The most infectious tune on the album is “Little Changes.” The lyrics stress that true progress starts with small steps. The tune also includes the timely line, “Let’s not just pray/ Let’s make a change,” which highlights that meaningful changes requires concrete action.

It is one of multiple tracks on the album that proves socially conscious music can be joyful. In these tumultuous times, we need upbeat tunes of resistance.

(C.J. Baker)

Kamasi Washington – Heaven And Earth

Jazz musician Kamasi Washington describes the album as “two sides of reality.” There is the reality experienced internally, and then there is the reality that exists all around. In presenting these two distinct realities, Washington hopes people can see they do not have to wait for someone to make the world a better place. The internal does not have to be less important than what is external. Anyone can take power over their own world.
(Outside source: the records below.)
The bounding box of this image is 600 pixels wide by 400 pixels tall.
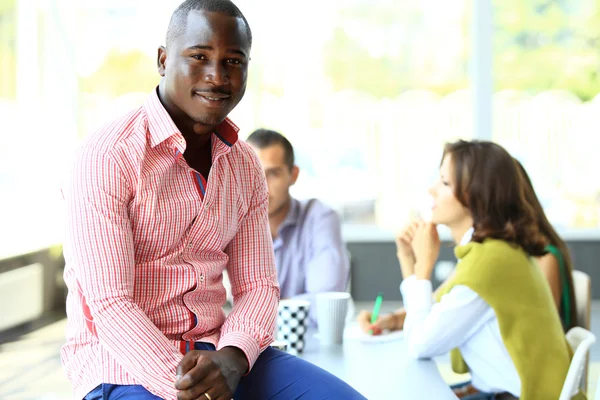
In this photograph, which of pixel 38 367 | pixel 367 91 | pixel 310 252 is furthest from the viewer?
pixel 367 91

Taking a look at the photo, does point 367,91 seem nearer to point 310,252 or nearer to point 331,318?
point 310,252

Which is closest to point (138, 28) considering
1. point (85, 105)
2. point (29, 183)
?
point (85, 105)

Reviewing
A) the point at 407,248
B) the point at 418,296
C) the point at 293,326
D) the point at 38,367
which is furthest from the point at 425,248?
the point at 38,367

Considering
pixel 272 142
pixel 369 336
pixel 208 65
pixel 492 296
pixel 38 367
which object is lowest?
pixel 38 367

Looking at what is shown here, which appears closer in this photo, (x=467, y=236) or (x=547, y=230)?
(x=467, y=236)

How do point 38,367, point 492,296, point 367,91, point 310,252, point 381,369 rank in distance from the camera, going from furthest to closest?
point 367,91 → point 38,367 → point 310,252 → point 492,296 → point 381,369

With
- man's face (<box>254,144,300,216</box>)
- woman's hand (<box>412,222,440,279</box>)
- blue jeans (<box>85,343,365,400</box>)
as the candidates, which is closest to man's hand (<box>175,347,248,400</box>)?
blue jeans (<box>85,343,365,400</box>)

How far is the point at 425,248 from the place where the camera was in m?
2.25

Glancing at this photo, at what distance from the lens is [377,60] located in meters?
5.20

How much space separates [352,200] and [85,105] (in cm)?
193

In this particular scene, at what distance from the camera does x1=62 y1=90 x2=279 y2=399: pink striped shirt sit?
1254mm

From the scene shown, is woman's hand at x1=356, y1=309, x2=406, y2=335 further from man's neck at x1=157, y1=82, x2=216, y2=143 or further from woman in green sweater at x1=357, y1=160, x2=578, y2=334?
man's neck at x1=157, y1=82, x2=216, y2=143

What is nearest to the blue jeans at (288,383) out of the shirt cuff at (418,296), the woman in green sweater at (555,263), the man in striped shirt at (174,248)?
the man in striped shirt at (174,248)

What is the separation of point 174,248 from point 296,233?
1.40 m
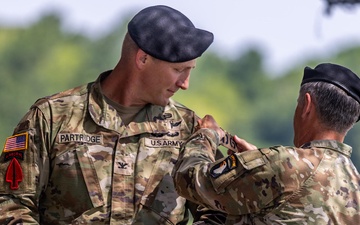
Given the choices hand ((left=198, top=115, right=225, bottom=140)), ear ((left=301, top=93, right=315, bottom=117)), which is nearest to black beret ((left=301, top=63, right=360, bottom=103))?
ear ((left=301, top=93, right=315, bottom=117))

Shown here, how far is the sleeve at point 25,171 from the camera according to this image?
8430mm

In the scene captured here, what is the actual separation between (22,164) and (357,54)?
102659mm

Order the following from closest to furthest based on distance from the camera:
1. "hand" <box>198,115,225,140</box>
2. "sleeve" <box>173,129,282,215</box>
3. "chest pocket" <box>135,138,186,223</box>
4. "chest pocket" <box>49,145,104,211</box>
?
"sleeve" <box>173,129,282,215</box>, "hand" <box>198,115,225,140</box>, "chest pocket" <box>49,145,104,211</box>, "chest pocket" <box>135,138,186,223</box>

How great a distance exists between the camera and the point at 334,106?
26.6ft

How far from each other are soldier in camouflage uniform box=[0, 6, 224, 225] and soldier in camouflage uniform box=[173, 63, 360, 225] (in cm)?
51

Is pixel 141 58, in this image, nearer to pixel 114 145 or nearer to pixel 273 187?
pixel 114 145

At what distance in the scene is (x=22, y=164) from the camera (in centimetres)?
844

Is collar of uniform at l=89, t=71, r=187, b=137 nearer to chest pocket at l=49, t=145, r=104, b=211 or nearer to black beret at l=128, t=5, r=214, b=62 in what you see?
chest pocket at l=49, t=145, r=104, b=211

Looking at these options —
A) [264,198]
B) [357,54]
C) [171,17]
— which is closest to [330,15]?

The opening anthem, “Fists of Fury,” magnificently sets the tone by reworking the theme to Bruce Lee’s film into a call to action—to no longer ask for justice but fight back for dignity and respect. As Washington says, it is about “the internal nature of struggle and how we have power to overcome that struggle. It’s eternal. It never ends. It’s perpetual.”

Washington also sees “endless potential” if we can recognize those who rule over us will not give us the world we want. That potential is what the second half of “Heaven & Earth” represents. It is spiritual. The cosmic beauty of the jazz music is intended to rejuvenate our spirit and help us imagine the proverbial heaven that could be reached if we commit ourselves to this journey.